Israeli Public Security Minister Gilad Erdan told alleged that the reduction was due to an ongoing row between Palestinian President Mahmud Abbas and the Palestinian resistance movement, Hamas.
Hamas has run Gaza since 2007, when it seized it from Abbas's Fatah following an electoral dispute over parliamentary polls won by the resistance movement.
Abbas runs the Palestinian Authority (PA), the Palestinian leadership based in the occupied West Bank.
Multiple attempts at reconciliation between Hamas and Fatah have failed.
The PA however had continued to pay Israel for some electricity delivered to Gaza.

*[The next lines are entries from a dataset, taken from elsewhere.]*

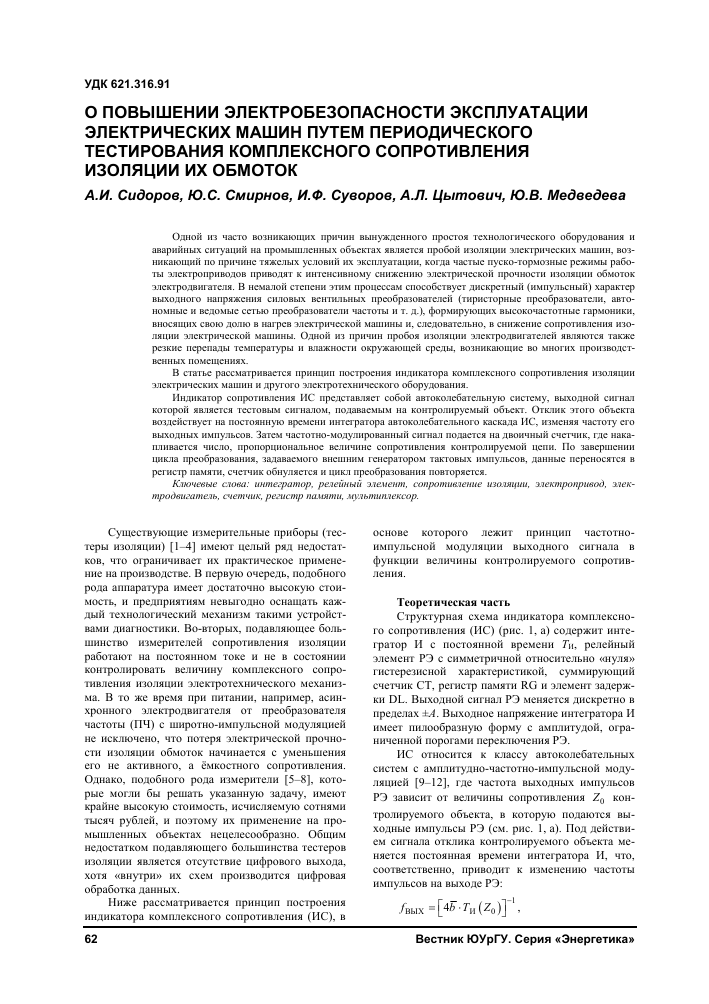Электробезопасность сидоров электробезопасность вопросы и ответы по от и тб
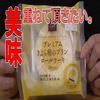 【もう1個】プレミアムきよら卵のプリンロールケーキ(ローソン)、レギュラー商品化希望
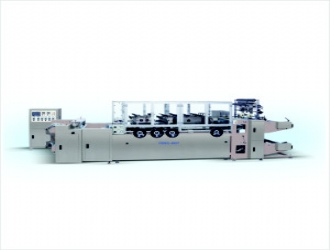 High Speed Sterilization Reel Making Machine(GSGD-600T)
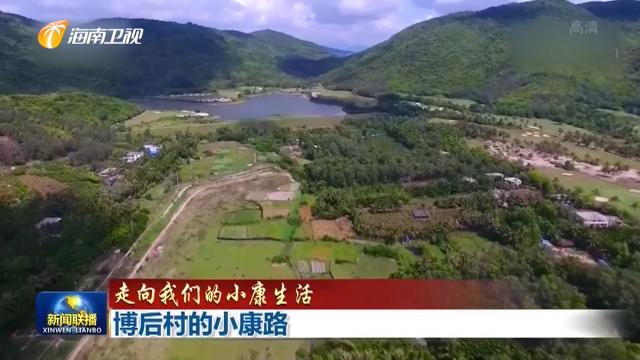 走向我们的小康生活  央视《新闻联播》头条关注海南脱贫攻坚故事:博后村的小康路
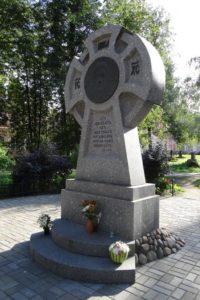 Памятник «За веру Христову пострадавшим» в Петербурге в Александро-Невской лавре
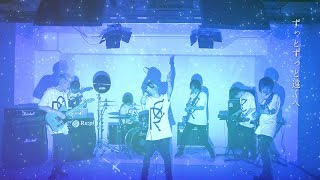 【Original Song】dateline / Re:ply (Official Music Video)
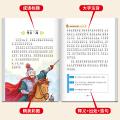 6-10岁中华成语故事--彩图注音版(共8册)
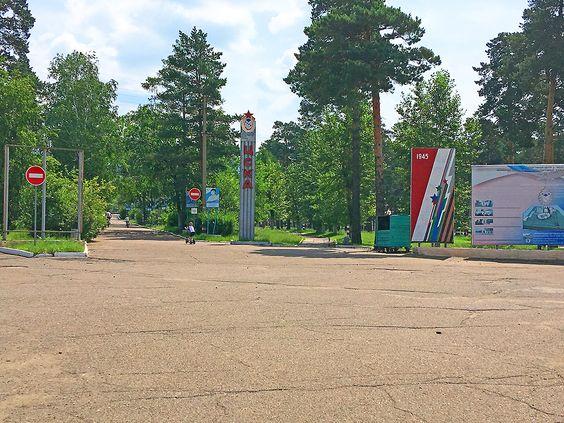 На территории стадиона для каждого своя дорожка. Фото: Evgenia Shveda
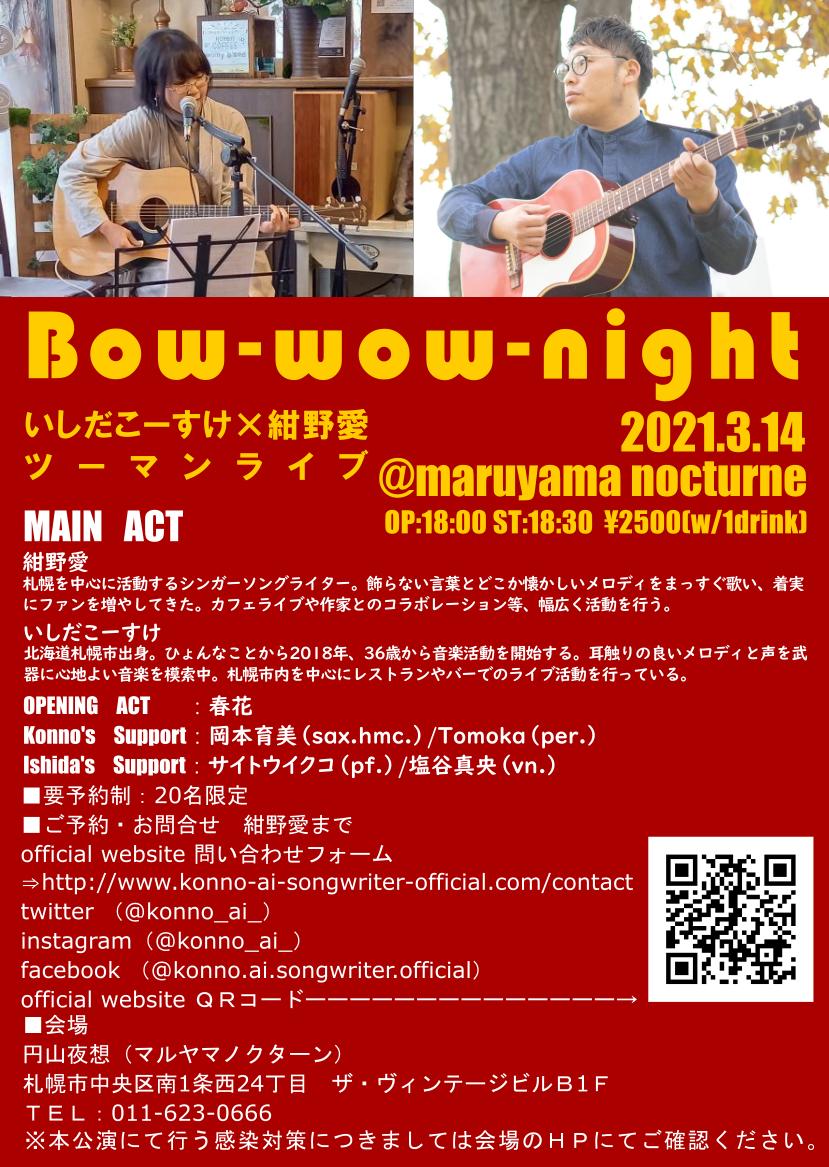 いしだこーすけ × 紺野 愛 ツーマンライブ「Bow-wow-night」 イメージ画像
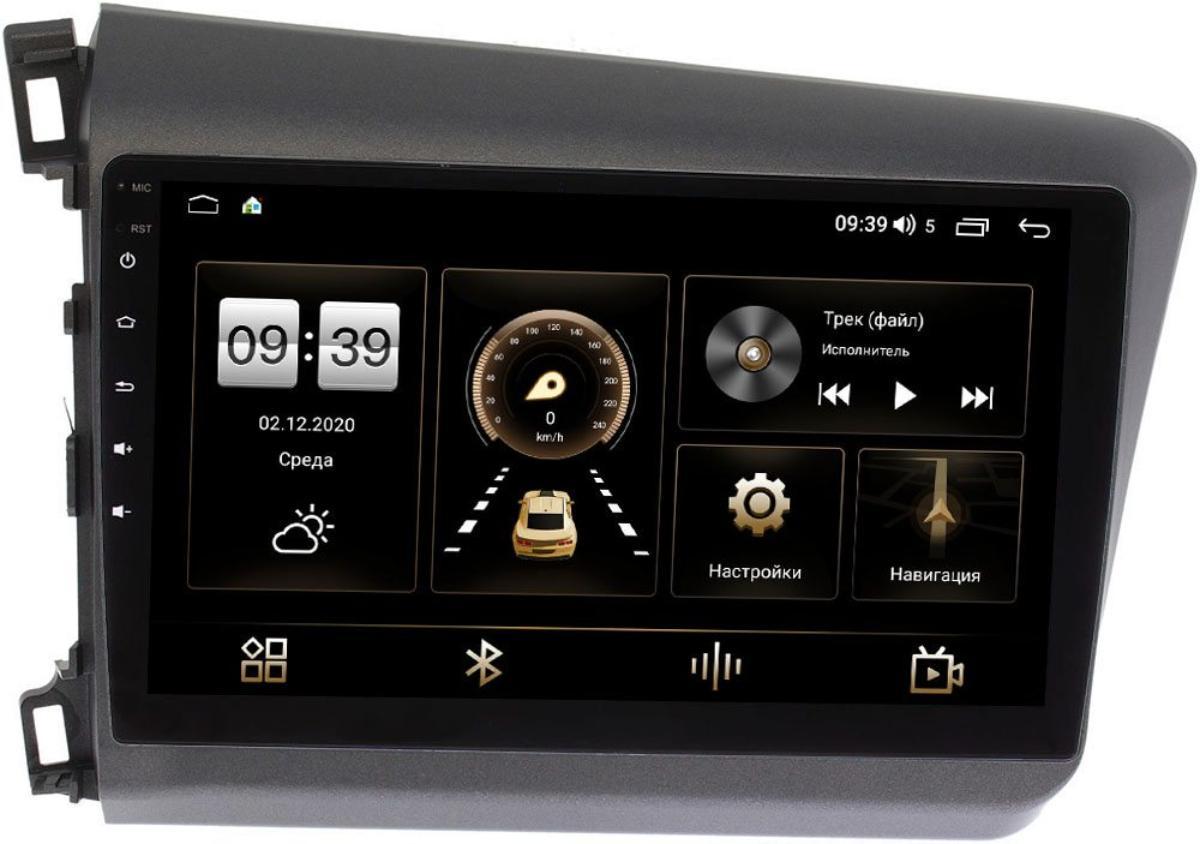 Штатная магнитола Honda Civic 9 (IX) 2011-2015 Sedan LeTrun 4196-9166 на Android 10 (6/128, DSP, QLed) С оптическим выходом (+ Камера заднего вида в подарок!)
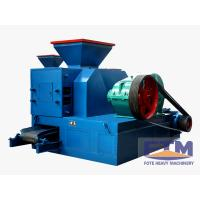 China High Performance Charcoal Briquette Machine for Hot Sale on sale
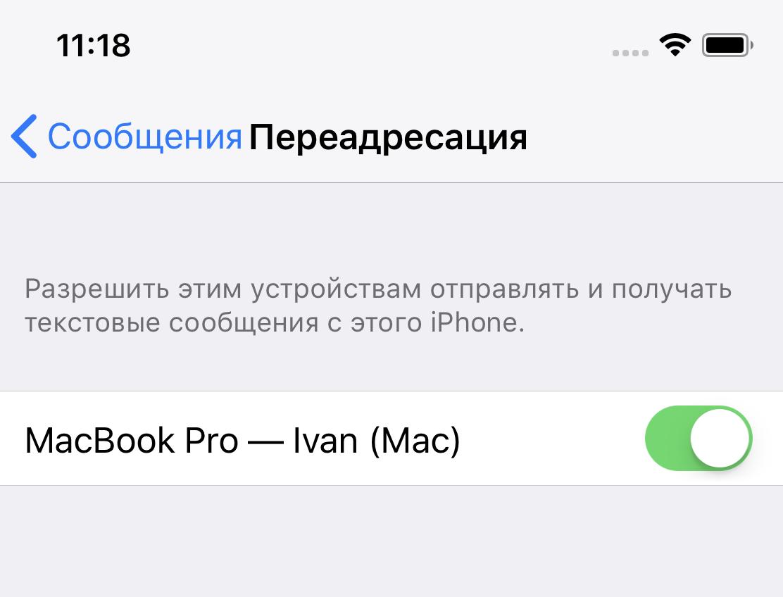 Учим macOS: встроенный переводчик, смс и чувствительная настройка громкости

The PA decided to cut electricity payments for Gaza in April.
Hamas said then the "catastrophic decision" would have "dangerous" consequences.
Electricity supply is a major concern in the hot and cramped territory, which is currently marking the holy fasting Muslim month of Ramadan.
Gazans currently receive only three or four hours of electricity a day.
The electricity is delivered from the territory's own power station and others in Israel and Egypt.
Residents who can afford it use generators to power their homes or businesses in the impoverished Palestinian enclave of some two million people.
The International Committee of the Red Cross (ICRC) has recently warned of a looming humanitarian crisis due to prolonged power outages in the Gaza Strip.
The reduction has also fueled anti-Israeli sentiments and sparked fears of another upsurge against the Tel Aviv regime's occupation.
The Gaza Strip has been under an Israeli siege since June 2007. The blockade has caused a decline in living standards as well as unprecedented unemployment and poverty.
Israel has also launched several wars on the Palestinian sliver, the last of which began in early July 2014. The Israeli military aggression, which ended on August 26, 2014, killed nearly 2,200 Palestinians. Over 11,100 others were also wounded in the war.